### WHAT THE EXERCISE ASKS
All the lines below should appear again unchanged, though their pictures should not.

### RAW DATA
* * * * *
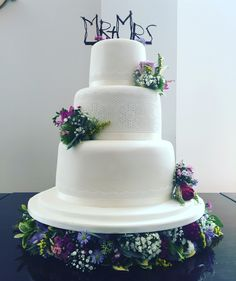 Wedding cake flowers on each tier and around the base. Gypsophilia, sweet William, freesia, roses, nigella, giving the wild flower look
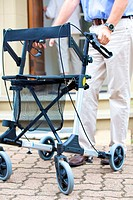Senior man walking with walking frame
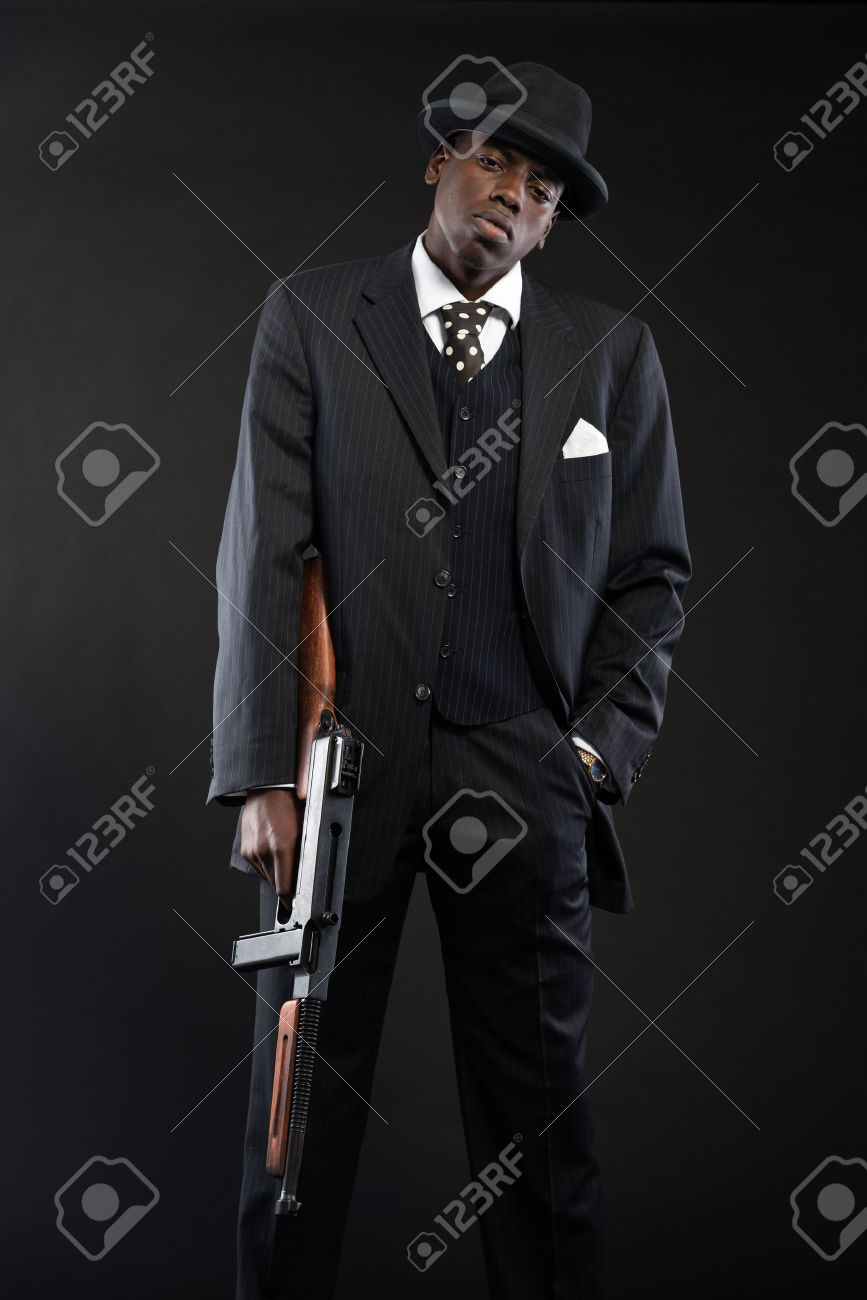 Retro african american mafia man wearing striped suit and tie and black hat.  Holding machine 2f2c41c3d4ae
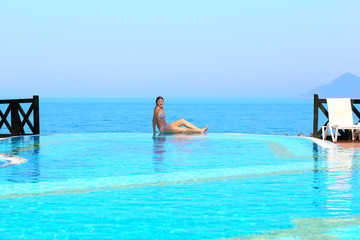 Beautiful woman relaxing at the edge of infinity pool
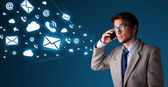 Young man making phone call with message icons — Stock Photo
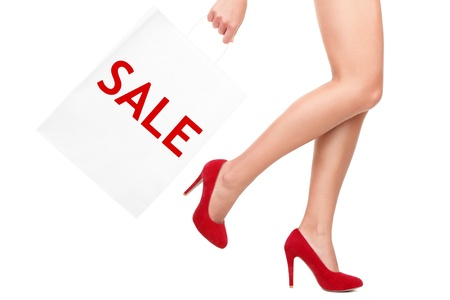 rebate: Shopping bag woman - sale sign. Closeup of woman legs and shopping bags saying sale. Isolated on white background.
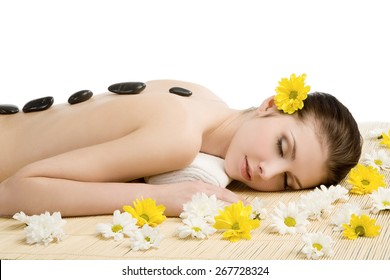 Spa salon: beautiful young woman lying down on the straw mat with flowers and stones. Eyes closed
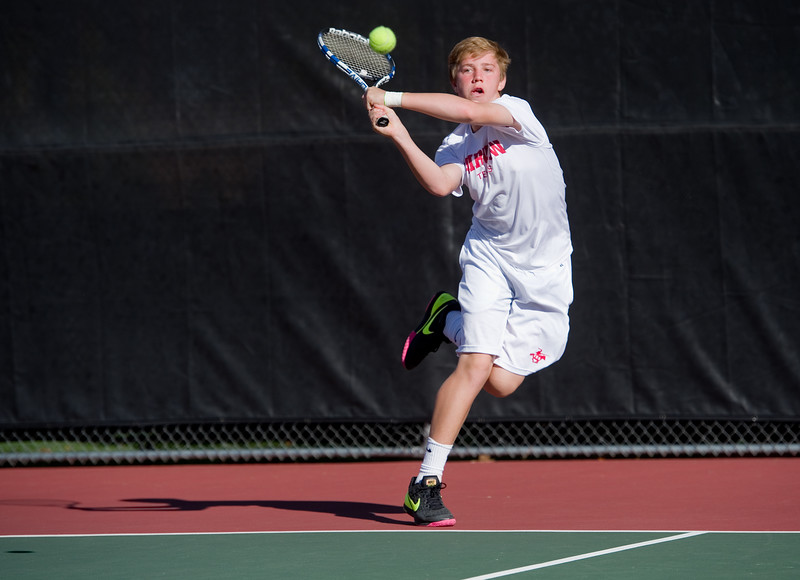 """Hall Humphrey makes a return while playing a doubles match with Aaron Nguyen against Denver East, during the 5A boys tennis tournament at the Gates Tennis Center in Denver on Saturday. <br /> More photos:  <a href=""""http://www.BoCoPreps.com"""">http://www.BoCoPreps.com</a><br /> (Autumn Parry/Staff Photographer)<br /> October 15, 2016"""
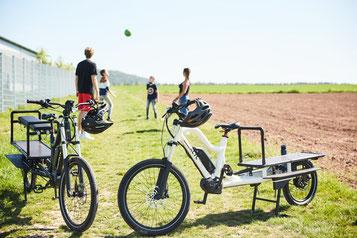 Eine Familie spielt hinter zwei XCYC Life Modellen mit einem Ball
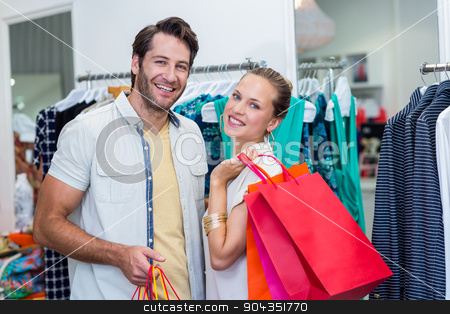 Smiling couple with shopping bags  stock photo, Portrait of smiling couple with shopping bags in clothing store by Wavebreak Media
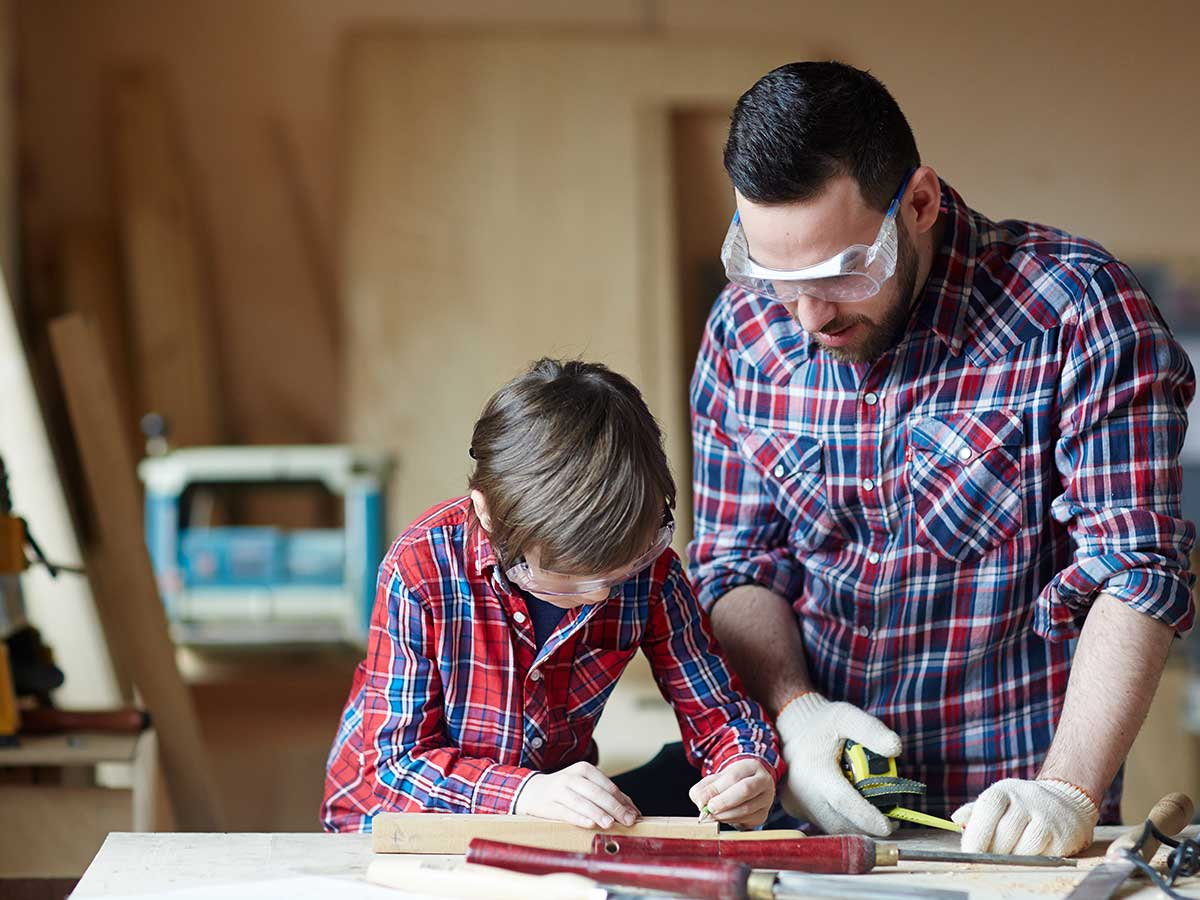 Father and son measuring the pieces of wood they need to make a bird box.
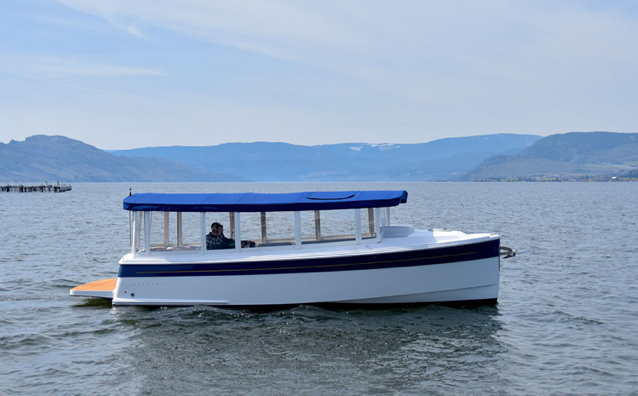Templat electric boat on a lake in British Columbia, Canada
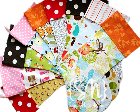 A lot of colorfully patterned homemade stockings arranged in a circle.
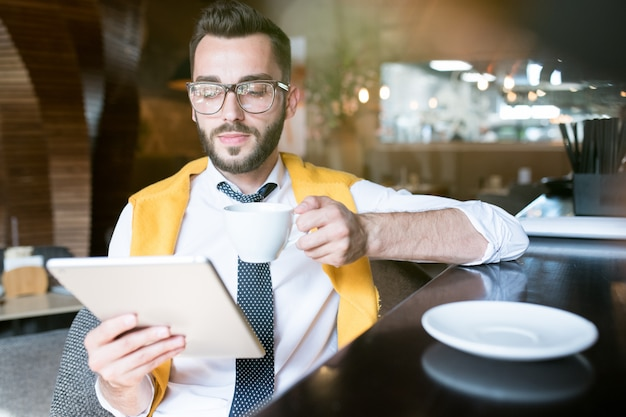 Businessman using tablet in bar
* * * * *
### TASK RESULT
 Wedding cake flowers on each tier and around the base. Gypsophilia, sweet William, freesia, roses, nigella, giving the wild flower look
Senior man walking with walking frame
 Retro african american mafia man wearing striped suit and tie and black hat.  Holding machine 2f2c41c3d4ae
 Beautiful woman relaxing at the edge of infinity pool
 Young man making phone call with message icons — Stock Photo
 rebate: Shopping bag woman - sale sign. Closeup of woman legs and shopping bags saying sale. Isolated on white background.
 Spa salon: beautiful young woman lying down on the straw mat with flowers and stones. Eyes closed
 """Hall Humphrey makes a return while playing a doubles match with Aaron Nguyen against Denver East, during the 5A boys tennis tournament at the Gates Tennis Center in Denver on Saturday. <br /> More photos:  <a href=""""http://www.BoCoPreps.com"""">http://www.BoCoPreps.com</a><br /> (Autumn Parry/Staff Photographer)<br /> October 15, 2016"""
 Eine Familie spielt hinter zwei XCYC Life Modellen mit einem Ball
 Smiling couple with shopping bags  stock photo, Portrait of smiling couple with shopping bags in clothing store by Wavebreak Media
 Father and son measuring the pieces of wood they need to make a bird box.
Templat electric boat on a lake in British Columbia, Canada
 A lot of colorfully patterned homemade stockings arranged in a circle.
 Businessman using tablet in bar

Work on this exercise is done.